## Problem to solve
Return the portion of the mailing-list post on filesystems for portable drives between "Doing anything more" and "specialized for me.", inclusive.

2006-03-29 Thread Christopher Sean Hilton
On Wed, 2006-03-29 at 08:43 -0500, Lowell Gilbert wrote:
 Christopher Sean Hilton [EMAIL PROTECTED] writes:
 
[snip]

  First Question: Which filesystem are people using on usb flash drives
  and removable hard drives? I'm using a mixture of ufs2, ext2, and
  msdos. I'm using ufs2 because I'm also using cfs to encrypt the
  contents and although I haven't tested this, I'm fairly certain cfs
  want's semantics that aren't in the msdos filesystem.
 
 FAT filesystems are a reasonable match for most of the uses of
 portable disks, particularly things like music players and cameras.
 Doing anything more specialized, though, and your own unique needs
 will quickly drive the decision.
 

The ubiquity is the only advantage that I have found with FAT. I use FAT
on my MP3 player and my Camera because it's the only choice that I have.
I have been tempted to use fdisk to put a small FreeBSD partition at the
end of my MP3 player. But that's completely specialized for me.
Basically for the cost of one song I can  have my MP3 player
automatically sync a couple of podcasts when I plug it into my FreeBSD
box. The nice thing about FAT is that it's Read/Write across all the
operating systems that I use.

## Supplied information

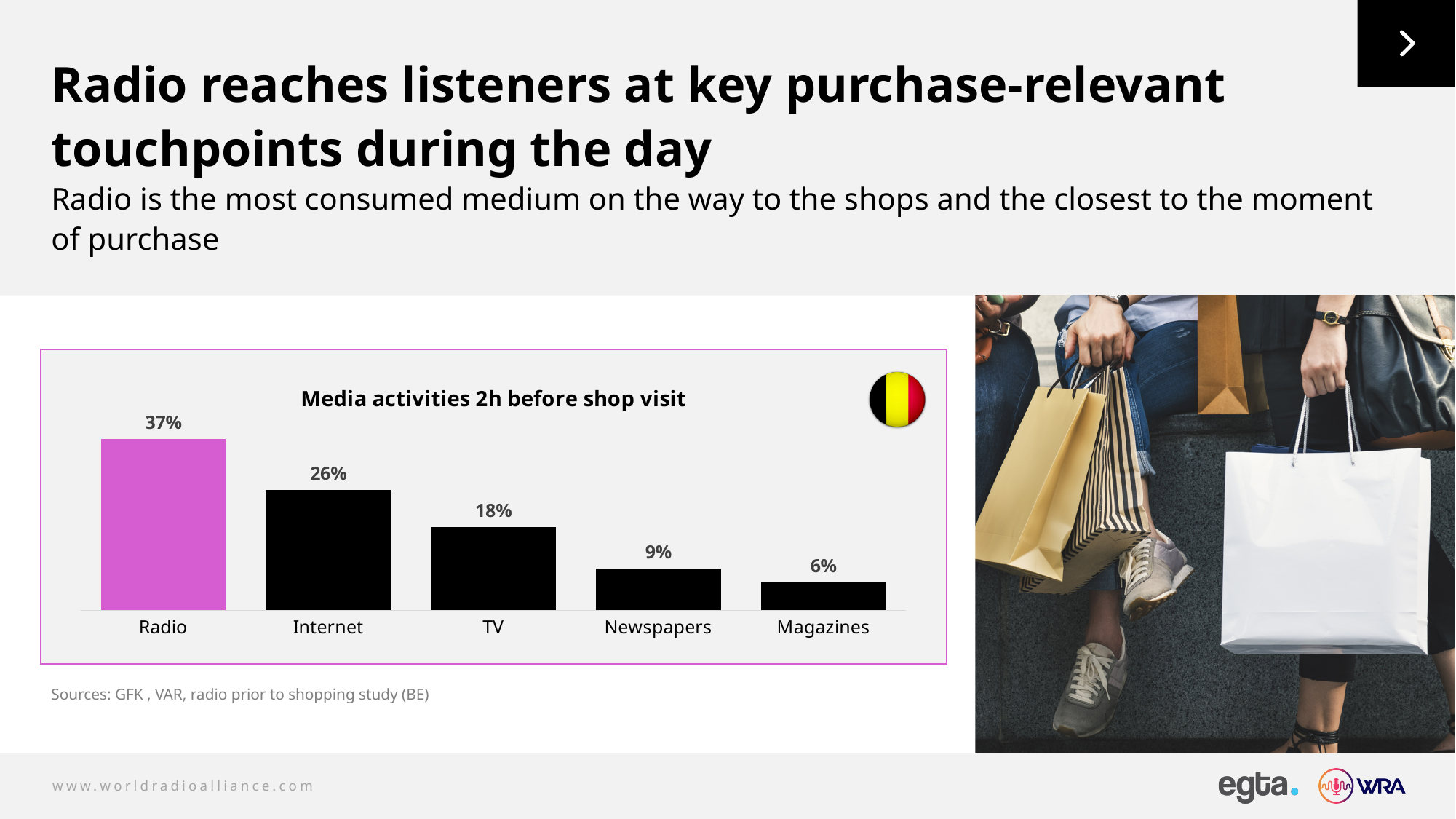
What is the value for Newspapers in the chart? 9% Which has a larger value, TV or Newspapers? TV How many categories are shown in the chart? 5 What is the difference between the values for Radio and Internet? 11% Which category has the highest value in the chart? Radio What is the value for Magazines in the chart? 6% What is the value for Internet in the chart? 26% What is the title of the chart? Media activities 2h before shop visit What is the value for TV in the chart? 18% What kind of chart is shown on the slide? Bar chart Which category has the lowest value in the chart? Magazines What is the value for Radio in the chart? 37%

## Your solution
Doing anything more specialized, though, and your own unique needs
 will quickly drive the decision.
 

The ubiquity is the only advantage that I have found with FAT. I use FAT
on my MP3 player and my Camera because it's the only choice that I have.
I have been tempted to use fdisk to put a small FreeBSD partition at the
end of my MP3 player. But that's completely specialized for me.